You can use this web server for projects that do not warrant the
expense of a priced and supported HTTP server. The IBM HTTP Server is
based on the Apache HTTP Server and provides a rich set of Apache
features in addition to IBM enhancements.
From here:-
Wepsphere Application Server
IBM® WebSphere® Application Server offers options for a faster, more
flexible Java application server runtime environment with enhanced
reliability and resiliency. It supports single server environments and
medium-sized configurations, as well as dynamic web applications
requiring web tier clustering over multiple application server
instances.
Do i still need the IBM HTTP Server?
Wiki has the answer for it:-
It works with a number of Web servers including Apache HTTP Server,
Netscape Enterprise Server, Microsoft Internet Information Services
(IIS), IBM HTTP Server for i5/OS, IBM HTTP Server for z/OS, and IBM
HTTP Server for AIX/Linux/Microsoft Windows/Solaris. It uses port 9060
for connection as the default administration port and port 9080 as the
default website publication port. In case you install more WebSphere
instances these values will be changed.
A http server is used for routing web requests to a WAS in a typical enterprise scenario. If you are building small apps, and do not need ejbs, just use the http server. If you need ejbs, just use WAS. However, if you need functionality like routing requests to WAS because you do not want the user to hit the WAS directly for security reasons, then use HTTP in front of WAS.
WebSphere is an implementation of J2EE (originally Java 2 but versions handle up to J6EE). This varies from a normal web server in that the latter typically had the task of running scripts or programs using operations that were quite expensive for CPU load. Modern web servers do not have as much penalty but Java based solutions still have their advantages.
For test/dev environments, one does not need to have a web server in front. One can go directly to a WebSphere port (often port 9080) that provides a Java web implementation and not have the administrative burden of the care and feeding of a web server. On the other hand, IBM recommends using a web server for production (especialy for larger production loads). If one does use a web server, there are several that are supported. IBM HTTPS Server is a blue-washed version of Apache (there are some modules that are not supported but there are also lots of extra features to bind easily with WAS).

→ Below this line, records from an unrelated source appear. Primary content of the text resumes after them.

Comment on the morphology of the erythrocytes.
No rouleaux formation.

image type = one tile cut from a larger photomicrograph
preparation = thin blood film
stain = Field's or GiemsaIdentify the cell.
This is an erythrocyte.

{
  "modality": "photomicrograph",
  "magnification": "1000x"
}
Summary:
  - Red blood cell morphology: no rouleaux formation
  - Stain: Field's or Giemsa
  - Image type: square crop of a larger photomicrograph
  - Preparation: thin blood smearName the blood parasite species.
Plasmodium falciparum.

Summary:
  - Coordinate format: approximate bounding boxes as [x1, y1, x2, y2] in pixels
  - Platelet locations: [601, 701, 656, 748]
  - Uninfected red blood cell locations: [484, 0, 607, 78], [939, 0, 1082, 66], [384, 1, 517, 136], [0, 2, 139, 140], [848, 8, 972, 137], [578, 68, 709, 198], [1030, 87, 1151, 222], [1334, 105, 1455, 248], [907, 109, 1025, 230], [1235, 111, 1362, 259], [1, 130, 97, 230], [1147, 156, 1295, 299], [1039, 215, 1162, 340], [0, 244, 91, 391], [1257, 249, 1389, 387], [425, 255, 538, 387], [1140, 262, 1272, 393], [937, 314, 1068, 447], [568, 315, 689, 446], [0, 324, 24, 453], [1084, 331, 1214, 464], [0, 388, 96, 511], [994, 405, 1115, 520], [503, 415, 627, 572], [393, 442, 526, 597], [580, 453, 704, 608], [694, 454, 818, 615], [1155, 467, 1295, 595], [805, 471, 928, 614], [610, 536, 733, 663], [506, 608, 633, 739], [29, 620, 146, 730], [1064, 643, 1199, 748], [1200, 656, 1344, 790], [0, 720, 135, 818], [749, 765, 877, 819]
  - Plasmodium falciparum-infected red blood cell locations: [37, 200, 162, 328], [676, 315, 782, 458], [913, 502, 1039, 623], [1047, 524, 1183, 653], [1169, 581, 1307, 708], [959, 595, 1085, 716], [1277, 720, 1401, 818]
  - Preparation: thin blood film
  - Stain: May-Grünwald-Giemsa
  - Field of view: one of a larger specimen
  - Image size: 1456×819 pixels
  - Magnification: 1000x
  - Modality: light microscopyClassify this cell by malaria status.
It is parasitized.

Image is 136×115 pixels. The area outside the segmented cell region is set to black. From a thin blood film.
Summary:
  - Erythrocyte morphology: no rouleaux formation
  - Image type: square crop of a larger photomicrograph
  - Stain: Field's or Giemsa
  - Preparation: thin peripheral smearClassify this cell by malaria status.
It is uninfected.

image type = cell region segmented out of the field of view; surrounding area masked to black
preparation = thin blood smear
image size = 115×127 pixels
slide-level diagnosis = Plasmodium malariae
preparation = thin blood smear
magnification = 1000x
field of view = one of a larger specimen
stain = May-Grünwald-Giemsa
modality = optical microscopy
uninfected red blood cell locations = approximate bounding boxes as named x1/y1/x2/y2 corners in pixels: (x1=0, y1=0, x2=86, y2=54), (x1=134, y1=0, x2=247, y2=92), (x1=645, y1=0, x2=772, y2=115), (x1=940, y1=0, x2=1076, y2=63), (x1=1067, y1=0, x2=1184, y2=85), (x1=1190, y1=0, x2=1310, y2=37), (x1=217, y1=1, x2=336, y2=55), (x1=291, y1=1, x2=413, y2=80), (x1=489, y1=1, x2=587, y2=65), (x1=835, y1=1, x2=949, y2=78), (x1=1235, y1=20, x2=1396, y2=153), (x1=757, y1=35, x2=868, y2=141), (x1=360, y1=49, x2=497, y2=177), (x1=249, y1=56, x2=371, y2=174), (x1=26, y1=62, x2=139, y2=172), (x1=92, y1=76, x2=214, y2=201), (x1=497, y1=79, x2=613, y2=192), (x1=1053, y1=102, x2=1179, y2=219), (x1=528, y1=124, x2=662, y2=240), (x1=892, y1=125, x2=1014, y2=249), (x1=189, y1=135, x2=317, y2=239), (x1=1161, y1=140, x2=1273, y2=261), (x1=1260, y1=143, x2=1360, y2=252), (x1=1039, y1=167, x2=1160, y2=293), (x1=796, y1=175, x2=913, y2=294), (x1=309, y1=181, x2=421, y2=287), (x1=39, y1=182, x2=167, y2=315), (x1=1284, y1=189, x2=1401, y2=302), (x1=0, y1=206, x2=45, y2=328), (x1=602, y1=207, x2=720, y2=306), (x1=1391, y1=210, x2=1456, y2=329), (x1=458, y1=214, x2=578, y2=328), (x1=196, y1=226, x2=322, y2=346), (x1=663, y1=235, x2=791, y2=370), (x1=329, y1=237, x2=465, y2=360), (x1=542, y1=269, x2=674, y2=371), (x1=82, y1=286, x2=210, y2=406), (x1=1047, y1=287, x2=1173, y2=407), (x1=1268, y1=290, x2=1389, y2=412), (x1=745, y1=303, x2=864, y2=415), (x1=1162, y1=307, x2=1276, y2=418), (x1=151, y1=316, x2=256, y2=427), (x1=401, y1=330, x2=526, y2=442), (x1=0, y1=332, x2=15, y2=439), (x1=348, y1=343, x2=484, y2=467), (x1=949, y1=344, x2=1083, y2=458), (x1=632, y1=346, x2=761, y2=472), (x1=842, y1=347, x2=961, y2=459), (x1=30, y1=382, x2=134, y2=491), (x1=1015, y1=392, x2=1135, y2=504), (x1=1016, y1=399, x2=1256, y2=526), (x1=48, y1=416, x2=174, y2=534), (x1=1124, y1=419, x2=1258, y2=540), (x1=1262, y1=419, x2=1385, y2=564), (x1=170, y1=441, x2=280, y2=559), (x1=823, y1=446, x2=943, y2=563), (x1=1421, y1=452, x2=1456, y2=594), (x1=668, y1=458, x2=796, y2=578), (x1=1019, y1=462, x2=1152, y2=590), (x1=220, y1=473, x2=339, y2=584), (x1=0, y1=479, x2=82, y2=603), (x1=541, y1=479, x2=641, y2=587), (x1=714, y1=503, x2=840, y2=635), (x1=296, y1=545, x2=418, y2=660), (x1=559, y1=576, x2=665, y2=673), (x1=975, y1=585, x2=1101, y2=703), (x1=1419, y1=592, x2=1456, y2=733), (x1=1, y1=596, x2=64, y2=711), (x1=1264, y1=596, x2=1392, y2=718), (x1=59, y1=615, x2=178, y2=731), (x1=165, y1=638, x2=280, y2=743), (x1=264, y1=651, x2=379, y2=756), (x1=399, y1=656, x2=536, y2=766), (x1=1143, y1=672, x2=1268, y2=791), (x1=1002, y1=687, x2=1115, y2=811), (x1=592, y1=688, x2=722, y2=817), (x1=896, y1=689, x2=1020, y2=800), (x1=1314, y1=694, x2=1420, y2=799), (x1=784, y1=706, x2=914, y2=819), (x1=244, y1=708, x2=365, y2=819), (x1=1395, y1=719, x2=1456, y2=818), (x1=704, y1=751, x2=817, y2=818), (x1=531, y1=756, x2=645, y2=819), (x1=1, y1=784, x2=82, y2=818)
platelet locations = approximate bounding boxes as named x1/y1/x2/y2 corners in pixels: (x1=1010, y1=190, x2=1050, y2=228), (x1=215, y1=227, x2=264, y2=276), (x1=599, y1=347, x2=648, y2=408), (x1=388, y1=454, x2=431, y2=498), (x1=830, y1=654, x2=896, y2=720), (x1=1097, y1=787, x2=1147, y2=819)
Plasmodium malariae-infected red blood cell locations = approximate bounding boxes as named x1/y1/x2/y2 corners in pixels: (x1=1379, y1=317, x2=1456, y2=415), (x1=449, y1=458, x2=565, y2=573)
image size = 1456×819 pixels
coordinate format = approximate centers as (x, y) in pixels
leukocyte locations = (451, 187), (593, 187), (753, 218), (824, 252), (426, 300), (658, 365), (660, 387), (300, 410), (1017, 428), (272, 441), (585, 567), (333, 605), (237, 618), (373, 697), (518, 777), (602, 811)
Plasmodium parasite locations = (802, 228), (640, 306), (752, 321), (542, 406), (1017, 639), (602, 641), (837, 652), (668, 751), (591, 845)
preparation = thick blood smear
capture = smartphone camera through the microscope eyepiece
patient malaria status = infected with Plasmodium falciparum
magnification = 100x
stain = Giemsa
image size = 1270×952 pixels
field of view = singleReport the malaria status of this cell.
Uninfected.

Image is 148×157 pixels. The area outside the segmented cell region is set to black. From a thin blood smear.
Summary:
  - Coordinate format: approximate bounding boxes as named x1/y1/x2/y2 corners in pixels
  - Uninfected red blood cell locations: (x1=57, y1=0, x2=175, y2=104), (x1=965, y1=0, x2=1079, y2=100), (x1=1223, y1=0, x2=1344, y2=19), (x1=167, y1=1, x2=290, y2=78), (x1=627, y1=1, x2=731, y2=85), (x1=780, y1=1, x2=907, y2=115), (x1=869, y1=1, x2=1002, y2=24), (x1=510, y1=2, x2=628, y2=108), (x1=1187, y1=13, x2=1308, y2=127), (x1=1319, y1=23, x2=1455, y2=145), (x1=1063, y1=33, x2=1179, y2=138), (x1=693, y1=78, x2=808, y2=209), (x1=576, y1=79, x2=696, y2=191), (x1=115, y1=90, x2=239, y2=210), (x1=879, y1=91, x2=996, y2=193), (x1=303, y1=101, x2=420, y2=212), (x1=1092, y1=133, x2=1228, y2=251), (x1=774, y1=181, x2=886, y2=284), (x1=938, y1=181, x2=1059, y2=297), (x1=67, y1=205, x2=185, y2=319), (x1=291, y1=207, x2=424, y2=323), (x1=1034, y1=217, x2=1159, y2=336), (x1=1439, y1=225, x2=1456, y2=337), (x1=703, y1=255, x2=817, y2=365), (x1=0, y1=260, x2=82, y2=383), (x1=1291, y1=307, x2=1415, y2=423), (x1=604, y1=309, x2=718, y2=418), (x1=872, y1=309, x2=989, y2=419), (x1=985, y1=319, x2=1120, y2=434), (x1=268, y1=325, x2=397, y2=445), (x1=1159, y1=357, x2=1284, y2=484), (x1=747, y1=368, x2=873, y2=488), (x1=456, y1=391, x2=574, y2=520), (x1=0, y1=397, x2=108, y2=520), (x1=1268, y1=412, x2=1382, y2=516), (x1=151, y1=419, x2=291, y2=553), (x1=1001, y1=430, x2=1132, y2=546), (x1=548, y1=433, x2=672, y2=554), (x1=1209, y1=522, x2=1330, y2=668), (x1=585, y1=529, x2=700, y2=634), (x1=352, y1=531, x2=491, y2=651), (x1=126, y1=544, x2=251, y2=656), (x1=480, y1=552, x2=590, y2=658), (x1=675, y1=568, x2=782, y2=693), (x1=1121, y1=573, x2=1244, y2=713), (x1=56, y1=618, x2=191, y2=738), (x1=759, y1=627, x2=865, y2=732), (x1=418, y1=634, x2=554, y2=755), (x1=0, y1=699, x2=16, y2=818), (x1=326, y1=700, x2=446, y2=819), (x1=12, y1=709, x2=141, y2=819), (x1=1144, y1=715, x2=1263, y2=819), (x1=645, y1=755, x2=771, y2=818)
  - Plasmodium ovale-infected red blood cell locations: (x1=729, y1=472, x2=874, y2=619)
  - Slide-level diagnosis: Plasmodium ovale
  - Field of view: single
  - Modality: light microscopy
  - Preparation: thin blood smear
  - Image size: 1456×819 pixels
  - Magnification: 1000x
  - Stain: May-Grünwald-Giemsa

All the answers are good so let me give my cents ,
Websphere as other java applications, was made to work with dinamic contents .
apache or IHS that is apache IBM plugins can handle with all kinds of http/https requests , static , dinamic , proxy ,cache at the client tags, balance and so on ...
just using apache over java aplications is not the best ,
the best is allow apache handle all static downloads without call it from application server ,
like images and fixed htmls and left application server handle the just dinamic contents .
at this way we can optimize the environment , so development should create a pattern to dispose static and dinamic at different virtual direct like /jsp for dinamic and the rest as static , if not apache cache can be used instead for not overload the application server .
to make the story short , apache is so powerful ans can help a lot the application server sparing the work , a simple and effective usage is done to forward the port using default port 80/443 for http/https instead usual high ports on java application servers , make the apache deliver https is a best option too , instead left java application server care of it , so there is a lot of reasons to use Apache or IHS in front of application servers.